[[ Data section, beginning ]]

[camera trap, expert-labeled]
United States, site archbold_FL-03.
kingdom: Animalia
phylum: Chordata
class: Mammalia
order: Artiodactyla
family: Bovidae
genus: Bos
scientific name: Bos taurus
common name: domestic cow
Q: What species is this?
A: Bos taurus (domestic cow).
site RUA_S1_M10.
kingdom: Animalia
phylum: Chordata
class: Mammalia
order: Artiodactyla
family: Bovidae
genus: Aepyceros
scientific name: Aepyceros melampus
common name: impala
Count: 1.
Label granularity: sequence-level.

[[ Data section, end ]]
[[ Data section, beginning ]]

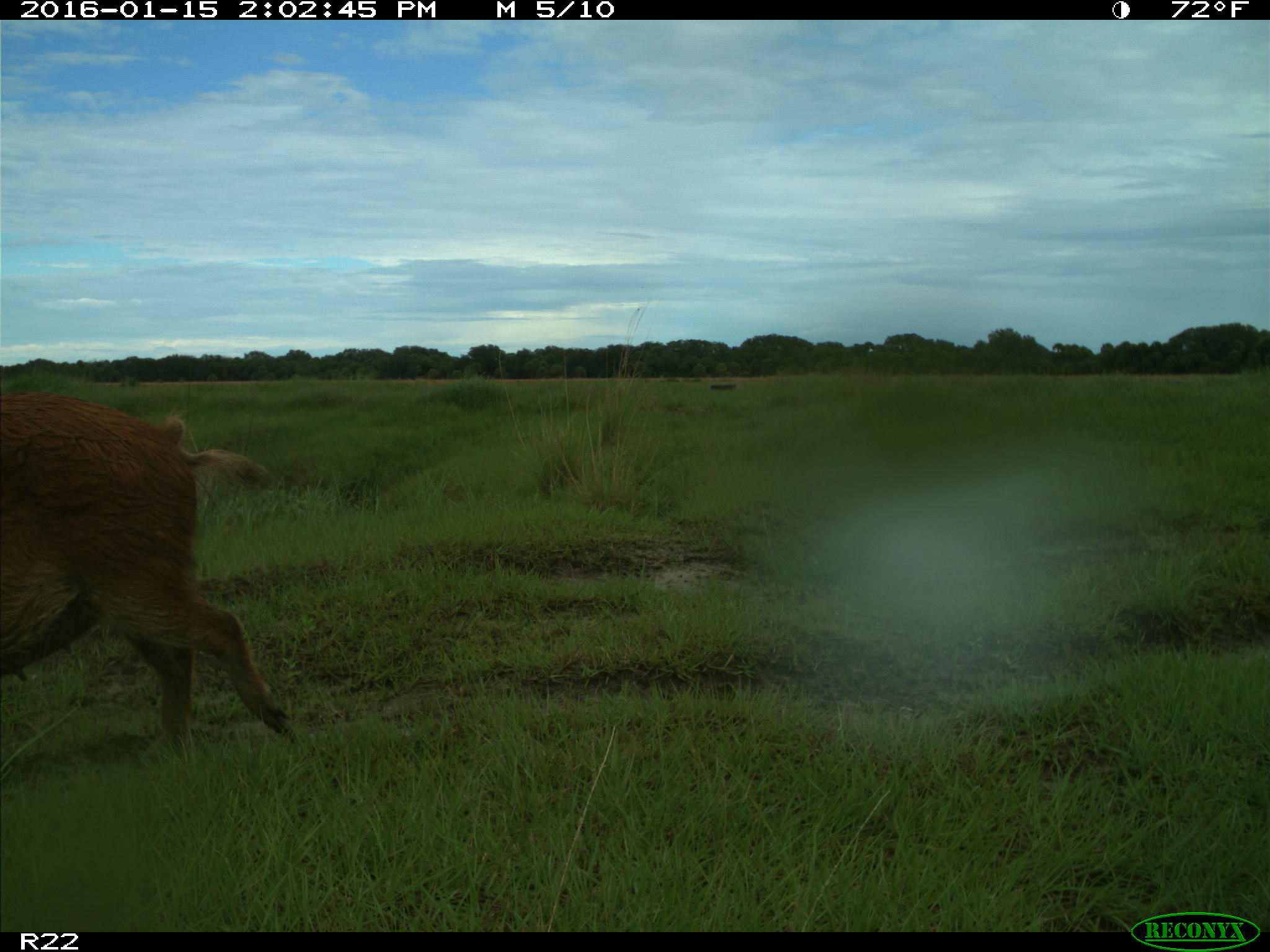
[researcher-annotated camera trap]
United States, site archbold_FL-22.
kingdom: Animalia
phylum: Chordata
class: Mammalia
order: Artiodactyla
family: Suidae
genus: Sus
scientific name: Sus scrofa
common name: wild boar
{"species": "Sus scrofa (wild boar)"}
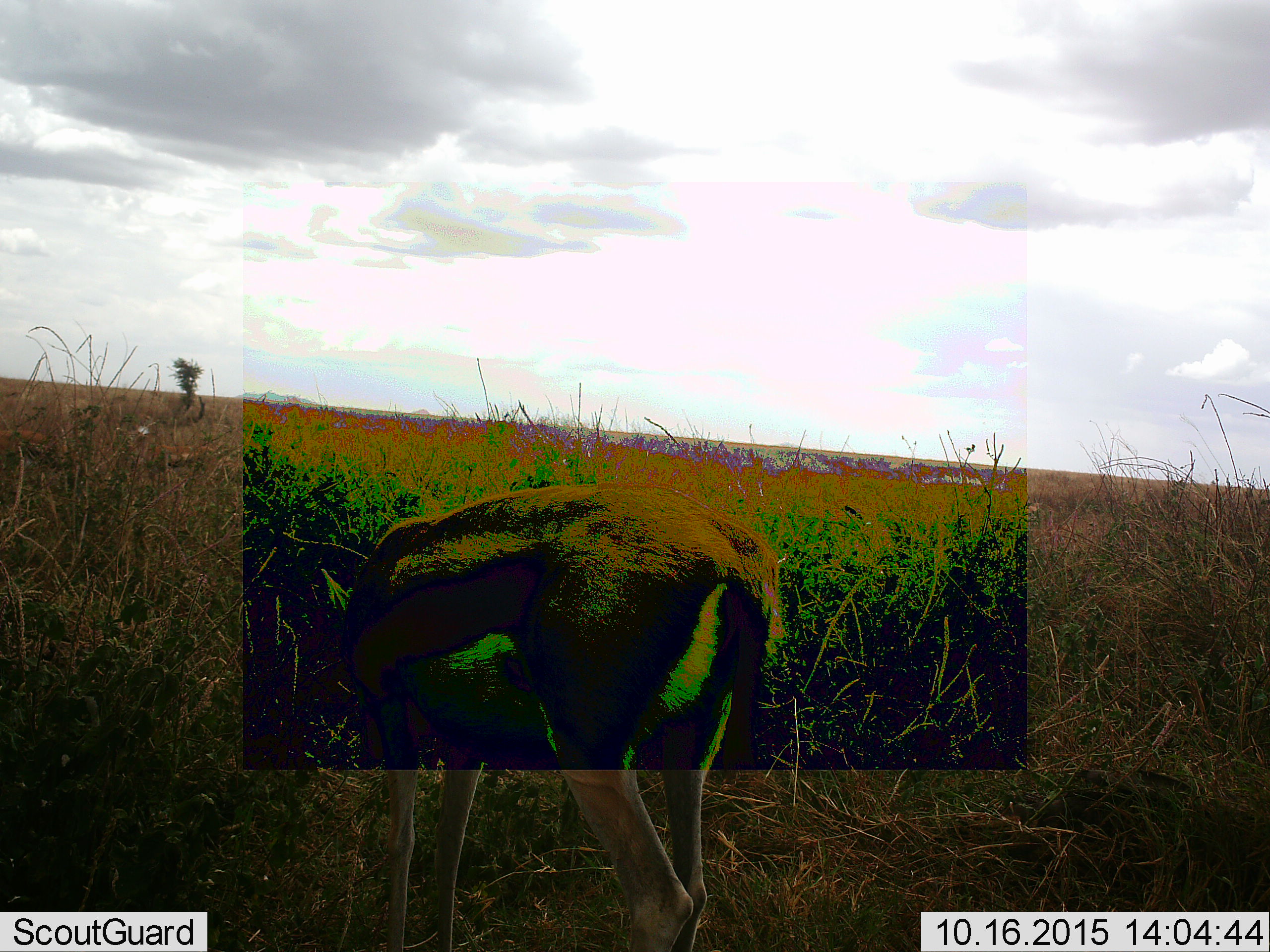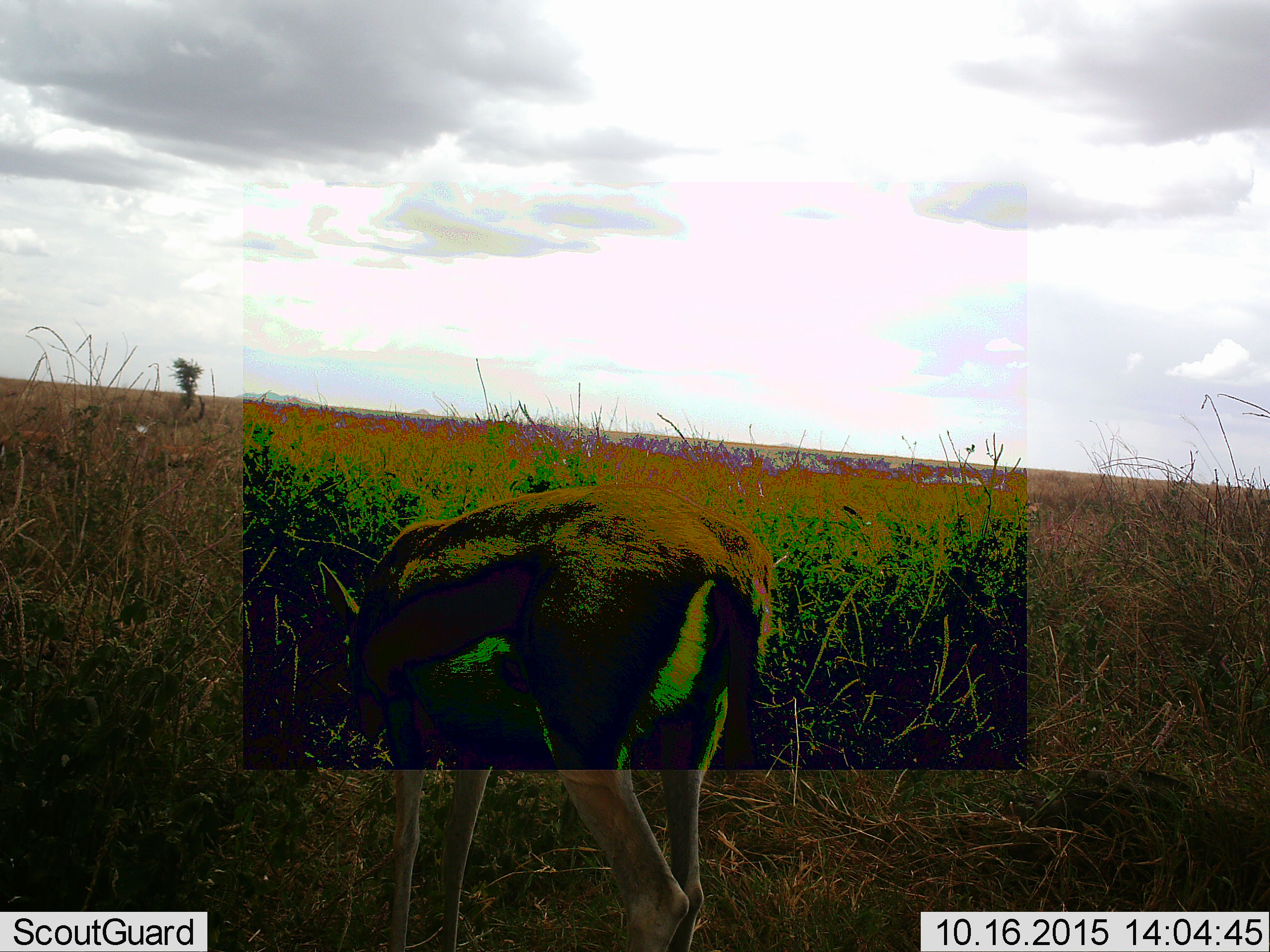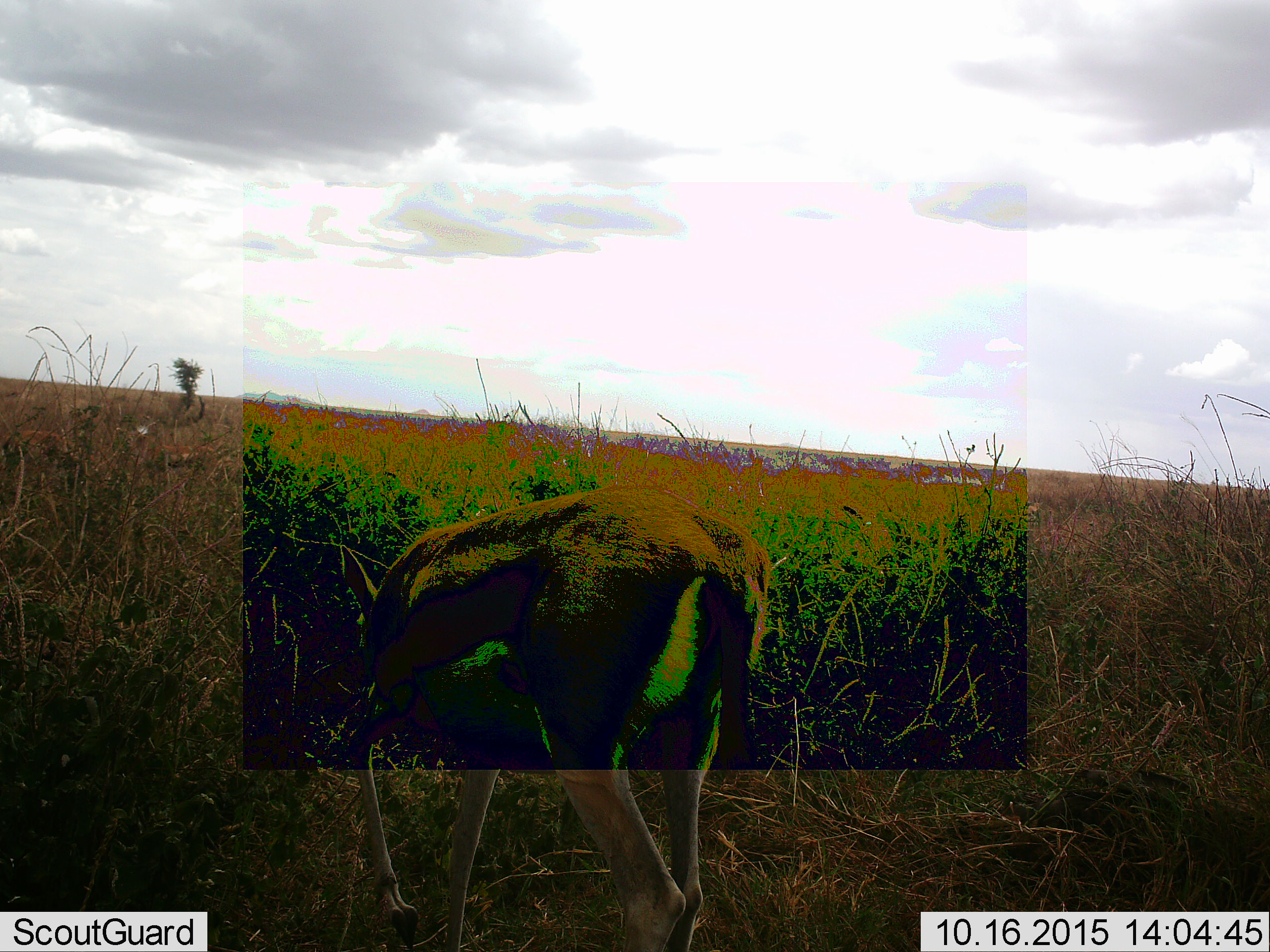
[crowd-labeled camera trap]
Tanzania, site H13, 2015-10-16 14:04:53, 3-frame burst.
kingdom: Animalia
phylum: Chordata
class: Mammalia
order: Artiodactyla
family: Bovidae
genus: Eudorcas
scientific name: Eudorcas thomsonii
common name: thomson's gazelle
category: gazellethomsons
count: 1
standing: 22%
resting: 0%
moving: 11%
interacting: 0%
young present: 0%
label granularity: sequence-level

[[ Data section, end ]]
[[ Data section, beginning ]]

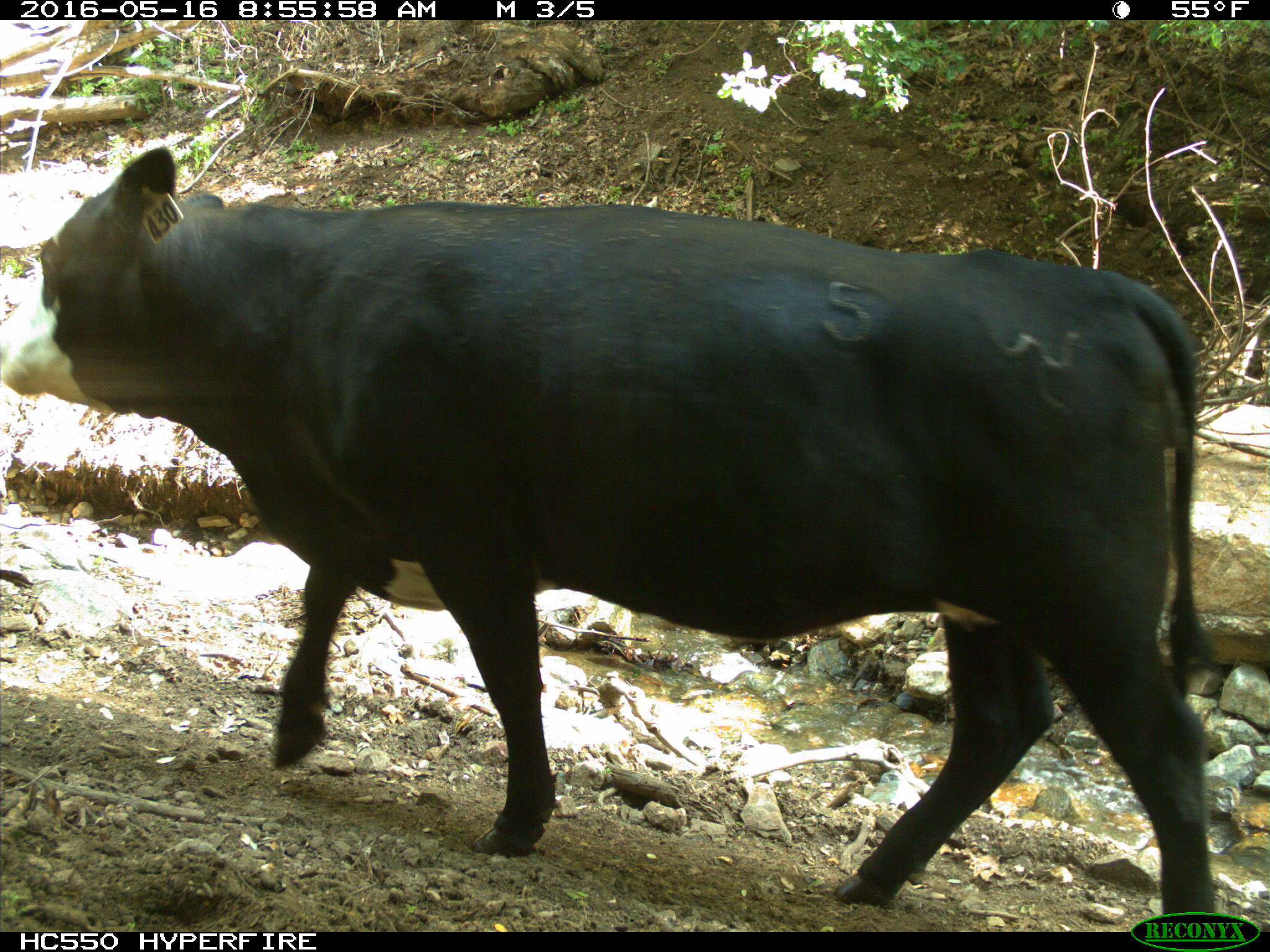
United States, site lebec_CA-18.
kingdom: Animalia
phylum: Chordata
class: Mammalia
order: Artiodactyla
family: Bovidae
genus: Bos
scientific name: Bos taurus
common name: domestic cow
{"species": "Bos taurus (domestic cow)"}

[[ Data section, end ]]

** Work to be completed **
Show all lines above containing "States".

** Answer to the exercise **
United States, site archbold_FL-03.
United States, site archbold_FL-22.
United States, site lebec_CA-18.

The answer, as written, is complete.